Hayat keşfedilecek şarkılardan ibarettir..Ve hayatımızın şarkısı sürekli değişir.

Pazar, Ocak 30, 2011

Aşk Tesadüfleri Sever (mi?)



4 Şubat'ta vizyona girecek olan başrollerini Belçim Erdoğan ve Mehmet Günsür'ün paylaştığı Jeux de Fants tarzı bir romantik-komedi "Aşk Tesadüfleri Sever".
Merakla bekliyorum çünkü, soundtrackleriyle şimdiden göz doldurdu film bence. Ki ben soundtrack dinlemeyi zevk edinmiş biri olarak bunu görmezden gelemem.

Tnk adlı alternatif rock grubunun "Yine Yazı Bekleriz" adlı şarkısının akustik versiyonunun video klibi dönmeye başladı önce müzik kanallarında. Kulak zarlarımıza değdiği yetmedi bir de dilimize dolandı kaldı.. Ne müthiş yazmış, bestelemişler dedim.
Şimdi de daha önceleri Bülent Ortaçgil'den severek dinlediğimiz bizi o tesadüflere, tesadüflerden doğan aşka inandıran mükemmel şarkı olan "Eylül Akşamı"nı Mehmet Günsür ve Tnk yorumuyla dinledim.

## [Sağlanan veriler]
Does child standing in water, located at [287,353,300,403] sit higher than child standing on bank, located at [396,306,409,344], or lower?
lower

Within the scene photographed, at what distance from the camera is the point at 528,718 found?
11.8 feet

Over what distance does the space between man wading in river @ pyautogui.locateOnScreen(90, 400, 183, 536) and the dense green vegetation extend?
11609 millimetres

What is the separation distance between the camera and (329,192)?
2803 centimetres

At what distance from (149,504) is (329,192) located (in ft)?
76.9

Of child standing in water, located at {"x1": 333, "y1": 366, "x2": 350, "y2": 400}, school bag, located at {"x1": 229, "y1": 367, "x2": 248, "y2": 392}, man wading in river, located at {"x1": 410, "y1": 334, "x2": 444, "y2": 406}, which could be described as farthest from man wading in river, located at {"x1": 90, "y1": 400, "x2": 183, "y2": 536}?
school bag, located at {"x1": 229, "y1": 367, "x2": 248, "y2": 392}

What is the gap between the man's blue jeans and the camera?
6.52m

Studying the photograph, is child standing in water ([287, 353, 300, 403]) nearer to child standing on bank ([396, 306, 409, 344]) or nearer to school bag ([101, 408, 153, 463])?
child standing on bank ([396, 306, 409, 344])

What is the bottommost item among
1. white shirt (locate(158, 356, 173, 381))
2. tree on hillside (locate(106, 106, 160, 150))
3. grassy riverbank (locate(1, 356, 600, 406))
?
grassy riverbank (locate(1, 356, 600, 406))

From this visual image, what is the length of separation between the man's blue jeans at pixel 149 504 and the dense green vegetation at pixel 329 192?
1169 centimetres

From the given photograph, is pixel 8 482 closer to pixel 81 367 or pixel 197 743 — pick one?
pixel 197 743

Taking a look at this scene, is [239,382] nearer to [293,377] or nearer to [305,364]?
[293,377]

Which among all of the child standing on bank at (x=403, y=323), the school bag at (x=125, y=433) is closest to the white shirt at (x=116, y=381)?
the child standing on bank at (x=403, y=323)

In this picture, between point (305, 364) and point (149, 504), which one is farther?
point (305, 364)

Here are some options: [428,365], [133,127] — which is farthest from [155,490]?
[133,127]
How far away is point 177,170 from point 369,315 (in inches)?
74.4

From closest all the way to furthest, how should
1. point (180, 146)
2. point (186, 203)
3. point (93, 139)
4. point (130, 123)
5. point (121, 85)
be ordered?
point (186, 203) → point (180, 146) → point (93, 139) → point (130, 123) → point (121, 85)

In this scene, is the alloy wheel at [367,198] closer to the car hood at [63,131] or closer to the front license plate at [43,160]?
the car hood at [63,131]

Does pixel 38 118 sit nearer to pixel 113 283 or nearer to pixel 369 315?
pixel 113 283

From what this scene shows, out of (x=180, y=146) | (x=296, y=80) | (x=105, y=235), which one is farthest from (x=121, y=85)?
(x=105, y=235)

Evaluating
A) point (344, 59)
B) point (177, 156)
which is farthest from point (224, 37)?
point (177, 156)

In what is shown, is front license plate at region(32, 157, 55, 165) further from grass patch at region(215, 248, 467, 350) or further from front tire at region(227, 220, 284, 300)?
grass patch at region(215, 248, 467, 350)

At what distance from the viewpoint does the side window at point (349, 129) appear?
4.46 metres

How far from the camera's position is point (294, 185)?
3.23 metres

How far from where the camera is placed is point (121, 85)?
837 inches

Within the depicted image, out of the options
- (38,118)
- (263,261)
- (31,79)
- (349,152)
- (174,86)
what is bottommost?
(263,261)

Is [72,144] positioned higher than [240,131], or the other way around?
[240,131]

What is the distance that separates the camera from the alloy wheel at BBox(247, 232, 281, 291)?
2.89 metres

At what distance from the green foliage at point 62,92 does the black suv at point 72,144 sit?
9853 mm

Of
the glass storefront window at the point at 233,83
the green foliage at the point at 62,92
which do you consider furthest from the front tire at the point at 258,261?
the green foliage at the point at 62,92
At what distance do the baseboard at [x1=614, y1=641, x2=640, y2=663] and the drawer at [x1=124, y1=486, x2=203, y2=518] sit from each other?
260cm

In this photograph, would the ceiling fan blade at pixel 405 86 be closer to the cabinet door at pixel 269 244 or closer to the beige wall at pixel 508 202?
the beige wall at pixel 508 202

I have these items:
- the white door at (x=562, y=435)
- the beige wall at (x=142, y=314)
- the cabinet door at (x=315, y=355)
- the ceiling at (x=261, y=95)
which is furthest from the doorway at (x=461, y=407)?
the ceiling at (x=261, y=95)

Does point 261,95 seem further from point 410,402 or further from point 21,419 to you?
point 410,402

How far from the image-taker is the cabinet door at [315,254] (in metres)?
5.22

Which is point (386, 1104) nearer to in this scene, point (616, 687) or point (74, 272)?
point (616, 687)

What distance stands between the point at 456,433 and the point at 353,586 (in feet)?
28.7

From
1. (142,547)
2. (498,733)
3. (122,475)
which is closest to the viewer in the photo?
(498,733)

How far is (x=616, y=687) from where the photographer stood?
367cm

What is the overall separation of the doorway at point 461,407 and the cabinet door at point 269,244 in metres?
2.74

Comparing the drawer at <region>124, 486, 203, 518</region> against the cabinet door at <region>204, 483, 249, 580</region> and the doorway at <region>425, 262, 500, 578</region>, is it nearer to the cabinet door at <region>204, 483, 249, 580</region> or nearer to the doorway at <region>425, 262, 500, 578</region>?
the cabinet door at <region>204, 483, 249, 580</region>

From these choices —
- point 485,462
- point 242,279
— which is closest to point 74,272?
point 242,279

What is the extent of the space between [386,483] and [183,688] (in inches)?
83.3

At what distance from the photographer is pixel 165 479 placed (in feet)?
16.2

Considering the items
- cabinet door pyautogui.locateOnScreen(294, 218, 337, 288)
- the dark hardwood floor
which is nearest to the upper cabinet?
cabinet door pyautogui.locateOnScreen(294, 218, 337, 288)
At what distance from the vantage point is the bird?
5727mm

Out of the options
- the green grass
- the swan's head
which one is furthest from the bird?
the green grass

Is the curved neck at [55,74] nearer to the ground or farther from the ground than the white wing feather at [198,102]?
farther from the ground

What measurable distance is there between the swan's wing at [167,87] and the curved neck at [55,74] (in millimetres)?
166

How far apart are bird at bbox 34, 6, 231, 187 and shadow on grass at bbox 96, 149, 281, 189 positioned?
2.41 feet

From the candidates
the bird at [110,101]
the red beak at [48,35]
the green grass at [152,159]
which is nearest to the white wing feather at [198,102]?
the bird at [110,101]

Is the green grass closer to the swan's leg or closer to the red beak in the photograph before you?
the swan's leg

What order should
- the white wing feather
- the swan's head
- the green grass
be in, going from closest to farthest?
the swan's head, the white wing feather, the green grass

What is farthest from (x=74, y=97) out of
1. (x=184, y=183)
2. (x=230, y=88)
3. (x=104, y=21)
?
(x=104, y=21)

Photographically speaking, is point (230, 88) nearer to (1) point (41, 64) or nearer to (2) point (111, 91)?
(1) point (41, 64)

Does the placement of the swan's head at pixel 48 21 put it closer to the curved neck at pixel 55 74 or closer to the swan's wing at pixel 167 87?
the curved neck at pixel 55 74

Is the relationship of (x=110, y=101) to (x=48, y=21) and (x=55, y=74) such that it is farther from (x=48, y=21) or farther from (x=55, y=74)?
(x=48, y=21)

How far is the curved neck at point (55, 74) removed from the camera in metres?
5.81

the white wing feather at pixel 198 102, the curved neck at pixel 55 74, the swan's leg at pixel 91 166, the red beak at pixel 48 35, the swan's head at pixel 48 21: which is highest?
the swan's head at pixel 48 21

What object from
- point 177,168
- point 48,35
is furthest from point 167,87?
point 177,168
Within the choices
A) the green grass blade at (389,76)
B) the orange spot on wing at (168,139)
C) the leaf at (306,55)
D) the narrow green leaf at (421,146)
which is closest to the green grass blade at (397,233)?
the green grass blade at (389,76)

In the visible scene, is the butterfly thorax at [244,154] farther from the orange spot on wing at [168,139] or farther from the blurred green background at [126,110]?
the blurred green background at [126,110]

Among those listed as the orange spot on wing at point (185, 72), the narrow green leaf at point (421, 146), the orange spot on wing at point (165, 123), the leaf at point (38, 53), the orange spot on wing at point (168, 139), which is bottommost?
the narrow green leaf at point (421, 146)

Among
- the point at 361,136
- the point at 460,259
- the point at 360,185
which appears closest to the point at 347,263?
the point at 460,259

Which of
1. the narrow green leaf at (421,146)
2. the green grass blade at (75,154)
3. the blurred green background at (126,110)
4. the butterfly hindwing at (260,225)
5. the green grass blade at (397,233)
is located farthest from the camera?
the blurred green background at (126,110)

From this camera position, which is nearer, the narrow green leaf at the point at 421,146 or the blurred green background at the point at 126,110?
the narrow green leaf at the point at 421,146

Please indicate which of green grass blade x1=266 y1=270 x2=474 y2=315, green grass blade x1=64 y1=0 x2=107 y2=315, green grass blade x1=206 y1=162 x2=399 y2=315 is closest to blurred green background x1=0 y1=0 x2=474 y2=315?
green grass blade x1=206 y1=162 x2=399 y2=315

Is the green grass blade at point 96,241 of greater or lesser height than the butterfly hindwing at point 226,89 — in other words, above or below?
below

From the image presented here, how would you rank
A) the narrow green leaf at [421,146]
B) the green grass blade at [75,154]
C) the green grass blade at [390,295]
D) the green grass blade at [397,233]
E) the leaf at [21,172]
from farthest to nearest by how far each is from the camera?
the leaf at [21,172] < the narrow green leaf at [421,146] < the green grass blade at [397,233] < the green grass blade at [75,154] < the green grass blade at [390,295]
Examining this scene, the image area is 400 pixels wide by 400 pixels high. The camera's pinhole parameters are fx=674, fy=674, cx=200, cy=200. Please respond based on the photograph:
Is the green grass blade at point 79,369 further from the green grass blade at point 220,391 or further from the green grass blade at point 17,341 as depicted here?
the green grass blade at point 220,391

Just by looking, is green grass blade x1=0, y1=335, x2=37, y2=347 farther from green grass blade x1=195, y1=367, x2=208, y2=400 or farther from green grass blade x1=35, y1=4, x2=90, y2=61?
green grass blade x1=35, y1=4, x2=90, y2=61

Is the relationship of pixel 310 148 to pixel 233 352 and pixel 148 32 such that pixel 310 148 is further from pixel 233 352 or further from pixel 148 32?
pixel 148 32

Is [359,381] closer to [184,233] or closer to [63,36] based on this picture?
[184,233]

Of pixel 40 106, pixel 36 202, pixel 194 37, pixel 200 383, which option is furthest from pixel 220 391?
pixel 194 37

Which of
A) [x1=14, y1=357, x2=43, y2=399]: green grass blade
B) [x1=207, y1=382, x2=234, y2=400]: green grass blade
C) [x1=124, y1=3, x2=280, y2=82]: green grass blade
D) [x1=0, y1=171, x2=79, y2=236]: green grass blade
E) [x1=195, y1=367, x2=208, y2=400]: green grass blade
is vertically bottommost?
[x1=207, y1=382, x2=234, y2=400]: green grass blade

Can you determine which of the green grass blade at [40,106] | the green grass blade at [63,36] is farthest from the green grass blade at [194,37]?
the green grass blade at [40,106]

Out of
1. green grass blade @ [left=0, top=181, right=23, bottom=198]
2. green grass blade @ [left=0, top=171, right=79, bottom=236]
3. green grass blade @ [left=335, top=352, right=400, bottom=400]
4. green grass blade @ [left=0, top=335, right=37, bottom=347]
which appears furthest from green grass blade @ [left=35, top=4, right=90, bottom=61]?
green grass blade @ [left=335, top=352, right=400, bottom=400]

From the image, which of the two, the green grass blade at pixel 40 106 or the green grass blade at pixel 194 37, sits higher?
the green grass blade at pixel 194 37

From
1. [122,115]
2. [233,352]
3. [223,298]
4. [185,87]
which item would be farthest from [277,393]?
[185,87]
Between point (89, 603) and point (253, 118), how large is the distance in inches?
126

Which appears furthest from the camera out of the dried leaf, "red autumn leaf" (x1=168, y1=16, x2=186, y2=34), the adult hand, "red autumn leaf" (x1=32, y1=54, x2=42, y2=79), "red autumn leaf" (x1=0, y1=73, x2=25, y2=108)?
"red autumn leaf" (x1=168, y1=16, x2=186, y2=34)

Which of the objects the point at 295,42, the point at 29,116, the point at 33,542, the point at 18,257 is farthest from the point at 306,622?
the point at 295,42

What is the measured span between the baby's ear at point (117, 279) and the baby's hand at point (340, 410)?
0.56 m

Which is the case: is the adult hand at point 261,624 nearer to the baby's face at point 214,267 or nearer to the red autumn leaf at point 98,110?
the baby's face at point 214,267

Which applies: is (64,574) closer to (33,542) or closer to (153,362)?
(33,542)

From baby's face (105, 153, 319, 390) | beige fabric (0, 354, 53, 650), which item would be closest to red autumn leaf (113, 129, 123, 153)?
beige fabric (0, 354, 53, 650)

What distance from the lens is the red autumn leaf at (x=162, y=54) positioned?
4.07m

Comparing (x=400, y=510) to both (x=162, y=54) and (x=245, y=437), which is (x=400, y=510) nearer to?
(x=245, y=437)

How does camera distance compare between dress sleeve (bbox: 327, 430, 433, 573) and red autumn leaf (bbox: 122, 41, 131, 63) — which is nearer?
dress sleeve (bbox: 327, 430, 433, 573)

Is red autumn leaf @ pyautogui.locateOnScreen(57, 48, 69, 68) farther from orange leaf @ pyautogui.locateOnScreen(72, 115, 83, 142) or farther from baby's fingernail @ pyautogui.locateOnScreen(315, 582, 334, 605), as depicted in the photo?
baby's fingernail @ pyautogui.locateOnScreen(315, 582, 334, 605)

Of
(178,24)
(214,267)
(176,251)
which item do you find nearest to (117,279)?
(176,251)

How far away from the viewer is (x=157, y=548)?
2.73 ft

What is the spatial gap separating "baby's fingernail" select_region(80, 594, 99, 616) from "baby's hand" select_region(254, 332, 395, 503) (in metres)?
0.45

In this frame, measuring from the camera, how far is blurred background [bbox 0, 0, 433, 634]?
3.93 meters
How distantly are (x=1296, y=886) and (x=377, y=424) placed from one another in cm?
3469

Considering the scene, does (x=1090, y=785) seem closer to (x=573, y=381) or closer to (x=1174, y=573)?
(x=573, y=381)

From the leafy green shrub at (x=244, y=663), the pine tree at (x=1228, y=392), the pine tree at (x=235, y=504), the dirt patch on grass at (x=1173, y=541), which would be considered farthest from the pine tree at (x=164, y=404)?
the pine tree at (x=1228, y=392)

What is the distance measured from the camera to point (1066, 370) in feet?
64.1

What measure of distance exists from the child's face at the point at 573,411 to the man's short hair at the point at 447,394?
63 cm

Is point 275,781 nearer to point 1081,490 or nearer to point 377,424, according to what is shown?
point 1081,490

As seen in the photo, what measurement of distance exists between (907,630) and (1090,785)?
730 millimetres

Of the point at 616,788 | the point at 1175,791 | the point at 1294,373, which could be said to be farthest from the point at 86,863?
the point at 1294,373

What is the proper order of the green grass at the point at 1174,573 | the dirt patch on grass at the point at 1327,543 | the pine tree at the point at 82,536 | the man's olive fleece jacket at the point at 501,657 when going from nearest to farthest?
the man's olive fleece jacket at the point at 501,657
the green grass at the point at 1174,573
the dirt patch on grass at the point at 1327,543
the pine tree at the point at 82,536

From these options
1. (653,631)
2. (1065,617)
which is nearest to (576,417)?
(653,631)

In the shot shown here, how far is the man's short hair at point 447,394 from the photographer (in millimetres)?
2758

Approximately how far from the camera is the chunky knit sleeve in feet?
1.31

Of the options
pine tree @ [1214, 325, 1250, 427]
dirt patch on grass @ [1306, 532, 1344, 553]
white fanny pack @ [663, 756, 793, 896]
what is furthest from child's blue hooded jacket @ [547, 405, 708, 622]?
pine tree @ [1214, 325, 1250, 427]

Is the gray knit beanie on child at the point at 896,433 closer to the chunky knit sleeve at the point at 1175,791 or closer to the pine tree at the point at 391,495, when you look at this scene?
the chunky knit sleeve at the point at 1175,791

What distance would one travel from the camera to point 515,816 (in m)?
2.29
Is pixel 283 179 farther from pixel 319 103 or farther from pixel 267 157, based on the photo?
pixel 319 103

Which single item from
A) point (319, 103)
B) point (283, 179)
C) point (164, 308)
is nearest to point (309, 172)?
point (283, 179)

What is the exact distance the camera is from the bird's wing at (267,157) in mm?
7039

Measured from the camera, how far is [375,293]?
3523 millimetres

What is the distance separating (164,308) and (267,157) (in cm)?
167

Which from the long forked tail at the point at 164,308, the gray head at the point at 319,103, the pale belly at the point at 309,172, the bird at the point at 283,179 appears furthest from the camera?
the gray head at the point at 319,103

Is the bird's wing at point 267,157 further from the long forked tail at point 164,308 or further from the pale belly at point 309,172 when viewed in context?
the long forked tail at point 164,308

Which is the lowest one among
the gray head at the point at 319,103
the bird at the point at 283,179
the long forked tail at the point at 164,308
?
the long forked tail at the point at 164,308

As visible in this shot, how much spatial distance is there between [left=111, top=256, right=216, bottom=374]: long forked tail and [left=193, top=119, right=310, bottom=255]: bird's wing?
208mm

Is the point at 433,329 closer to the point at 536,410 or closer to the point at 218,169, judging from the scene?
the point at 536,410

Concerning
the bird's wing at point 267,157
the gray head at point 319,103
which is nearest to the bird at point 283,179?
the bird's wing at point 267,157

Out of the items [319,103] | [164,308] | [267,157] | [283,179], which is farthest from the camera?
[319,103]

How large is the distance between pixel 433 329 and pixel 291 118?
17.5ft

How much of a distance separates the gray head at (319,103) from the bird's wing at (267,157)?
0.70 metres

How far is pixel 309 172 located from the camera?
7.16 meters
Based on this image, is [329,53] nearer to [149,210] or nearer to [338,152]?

## [Göreviniz]
Film müzikleri üzerine olan yazının "Pazar, Ocak 30, 2011" sözlerini içeren yerle açılıp "bunu görmezden gelemem." ile kapanan bölümünü, "romantik-komedi" ifadesinin yerine "aşk filmi" koyarak tekrar yazın. Kayıtların bu işle hiçbir ilgisi yok.

## [Görev yanıtı]
Pazar, Ocak 30, 2011

Aşk Tesadüfleri Sever (mi?)



4 Şubat'ta vizyona girecek olan başrollerini Belçim Erdoğan ve Mehmet Günsür'ün paylaştığı Jeux de Fants tarzı bir aşk filmi "Aşk Tesadüfleri Sever".
Merakla bekliyorum çünkü, soundtrackleriyle şimdiden göz doldurdu film bence. Ki ben soundtrack dinlemeyi zevk edinmiş biri olarak bunu görmezden gelemem.